Passage:
******

The impact of asymptomatic carotid artery disease on the intraoperative course of coronary artery bypass surgery

Dworschak, Martin; Czerny, Martin; Grimm, Michael; Grubhofer, Georg; Plöchl, Walter
January 2003
Perfusion;Jan2003, Vol. 18 Issue 1, p15
Academic Journal
Asymptomatic carotid artery stenosis (CAS) may result in neurological injury after coronary artery bypass surgery, but routine preoperative carotid screening is not undisputed. We studied whether routinely determined carotid duplex results, beyond detecting high-risk patients, additionally influence intraoperative course. One hundred and eight patients without new signs of impaired cerebral circulation were investigated. Anesthesiology, perfusionist records, and patient files were reviewed for patient characteristics, intraoperative variables and postoperative neurological sequelae. There was a higher incidence of prior cerebrovascular events and peripheral artery disease in CAS patients (p < 0.05). Pulsatile flow was employed more frequently in this group (p < 0.05). Severe hyperventilation, hyperglycemia, hemodilution, hyperthermia, and lactacidosis were avoided in both groups. However, labile hemodynamics of CAS patients required more corrective interventions (p < 0.05). There was also a tendency toward greater mortality. Stroke and transient ischemic attack (TIA) occurred in two patients without CAS. Since CAS was associated with a greater degree of cardiovascular instability requiring frequent measures to control hemodynamics, positive duplex results should heighten vigilance. Although CAS does not appear to be the major source of cerebral ischemia, it involves significant comorbidity.

******

Saved data entries:
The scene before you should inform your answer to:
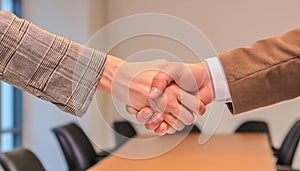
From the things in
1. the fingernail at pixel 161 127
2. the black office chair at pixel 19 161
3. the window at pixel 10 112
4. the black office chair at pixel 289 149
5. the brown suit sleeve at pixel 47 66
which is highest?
the brown suit sleeve at pixel 47 66

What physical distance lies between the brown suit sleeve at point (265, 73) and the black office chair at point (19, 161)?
111cm

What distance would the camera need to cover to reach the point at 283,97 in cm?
140

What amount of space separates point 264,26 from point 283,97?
13.0 feet

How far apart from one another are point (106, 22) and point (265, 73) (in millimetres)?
4309

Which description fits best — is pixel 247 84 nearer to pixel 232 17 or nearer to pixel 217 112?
pixel 217 112

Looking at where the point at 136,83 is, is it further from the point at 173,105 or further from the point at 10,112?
the point at 10,112

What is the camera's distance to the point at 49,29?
4.90 meters

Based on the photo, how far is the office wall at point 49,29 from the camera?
4895 mm

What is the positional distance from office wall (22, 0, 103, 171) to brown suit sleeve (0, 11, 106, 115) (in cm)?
340

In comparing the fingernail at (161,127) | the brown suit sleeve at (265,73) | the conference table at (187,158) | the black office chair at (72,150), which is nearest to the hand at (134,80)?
the fingernail at (161,127)

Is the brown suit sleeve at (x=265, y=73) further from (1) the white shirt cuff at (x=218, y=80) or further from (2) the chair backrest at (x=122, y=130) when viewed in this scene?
(2) the chair backrest at (x=122, y=130)

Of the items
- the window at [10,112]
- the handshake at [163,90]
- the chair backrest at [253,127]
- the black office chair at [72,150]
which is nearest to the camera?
the handshake at [163,90]

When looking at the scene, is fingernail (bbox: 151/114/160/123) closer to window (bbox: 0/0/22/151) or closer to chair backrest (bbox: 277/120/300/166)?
chair backrest (bbox: 277/120/300/166)

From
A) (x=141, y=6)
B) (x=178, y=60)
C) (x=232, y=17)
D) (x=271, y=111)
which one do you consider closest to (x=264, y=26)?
(x=232, y=17)
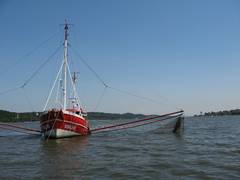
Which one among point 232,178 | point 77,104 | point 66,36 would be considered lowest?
point 232,178

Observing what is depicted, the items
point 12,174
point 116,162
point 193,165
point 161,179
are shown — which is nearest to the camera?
point 161,179

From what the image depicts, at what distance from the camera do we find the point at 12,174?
15617 millimetres

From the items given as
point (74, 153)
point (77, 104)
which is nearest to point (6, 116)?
point (77, 104)

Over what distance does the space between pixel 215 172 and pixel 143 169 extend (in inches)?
124

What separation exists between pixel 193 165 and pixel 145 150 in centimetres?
693

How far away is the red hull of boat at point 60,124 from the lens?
32312 millimetres

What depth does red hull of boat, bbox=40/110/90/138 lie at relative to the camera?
32.3 meters

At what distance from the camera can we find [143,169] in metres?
16.4

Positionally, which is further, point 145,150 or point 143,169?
point 145,150

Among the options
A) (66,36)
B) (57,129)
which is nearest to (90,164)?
(57,129)

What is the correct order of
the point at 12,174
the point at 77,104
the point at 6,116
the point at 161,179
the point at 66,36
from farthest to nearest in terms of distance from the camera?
the point at 6,116, the point at 77,104, the point at 66,36, the point at 12,174, the point at 161,179

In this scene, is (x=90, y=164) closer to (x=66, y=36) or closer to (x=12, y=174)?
(x=12, y=174)

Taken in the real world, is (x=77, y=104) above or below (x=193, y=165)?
above

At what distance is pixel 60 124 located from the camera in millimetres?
32656
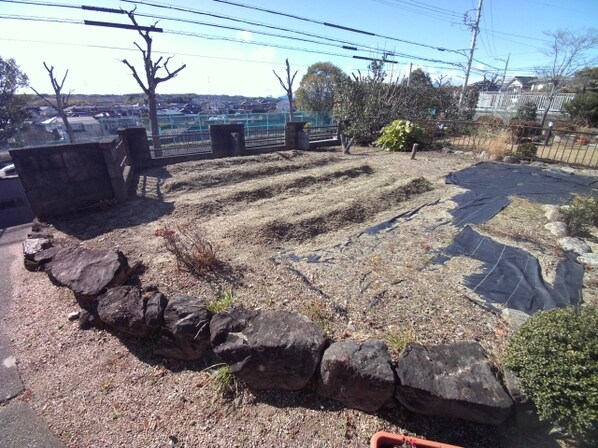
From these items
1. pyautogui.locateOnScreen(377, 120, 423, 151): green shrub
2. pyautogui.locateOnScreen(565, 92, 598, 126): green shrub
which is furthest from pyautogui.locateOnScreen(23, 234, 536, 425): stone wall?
pyautogui.locateOnScreen(565, 92, 598, 126): green shrub

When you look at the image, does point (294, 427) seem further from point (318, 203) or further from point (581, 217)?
point (581, 217)

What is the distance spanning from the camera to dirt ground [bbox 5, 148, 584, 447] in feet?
5.94

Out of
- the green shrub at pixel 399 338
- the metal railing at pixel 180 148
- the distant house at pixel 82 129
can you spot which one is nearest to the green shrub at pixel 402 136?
the metal railing at pixel 180 148

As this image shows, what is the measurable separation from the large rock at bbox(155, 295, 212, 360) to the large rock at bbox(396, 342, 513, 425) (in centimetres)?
146

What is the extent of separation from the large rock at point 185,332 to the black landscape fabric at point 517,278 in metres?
2.52

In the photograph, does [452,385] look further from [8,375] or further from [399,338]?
[8,375]

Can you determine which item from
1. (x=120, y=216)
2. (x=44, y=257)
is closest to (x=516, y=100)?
(x=120, y=216)

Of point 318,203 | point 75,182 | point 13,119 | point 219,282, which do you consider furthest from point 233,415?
point 13,119

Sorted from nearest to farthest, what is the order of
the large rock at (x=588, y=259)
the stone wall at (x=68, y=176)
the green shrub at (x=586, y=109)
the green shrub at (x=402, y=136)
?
1. the large rock at (x=588, y=259)
2. the stone wall at (x=68, y=176)
3. the green shrub at (x=402, y=136)
4. the green shrub at (x=586, y=109)

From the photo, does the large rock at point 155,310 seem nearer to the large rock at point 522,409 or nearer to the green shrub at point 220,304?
the green shrub at point 220,304

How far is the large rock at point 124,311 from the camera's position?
7.78 feet

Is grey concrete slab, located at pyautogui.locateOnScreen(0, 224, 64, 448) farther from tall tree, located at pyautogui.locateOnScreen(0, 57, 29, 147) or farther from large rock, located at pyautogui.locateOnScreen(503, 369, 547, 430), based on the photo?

******

Task requirements:
1. Answer these questions from the carotid stenosis abstract:
(a) How many patients were investigated?
(b) Which two conditions occurred more often in CAS patients?
(c) How many patients had a stroke or TIA, and what was their carotid status?
2. Translate this sentence from the carotid stenosis abstract into Spanish: "However, labile hemodynamics of CAS patients required more corrective interventions (p < 0.05)."

Per-task answers:
1.
(a) One hundred and eight.
(b) Prior cerebrovascular events and peripheral artery disease.
(c) Two patients, both without CAS.

2. Sin embargo, la hemodinámica lábil de los pacientes con CAS requirió más intervenciones correctivas (p < 0.05).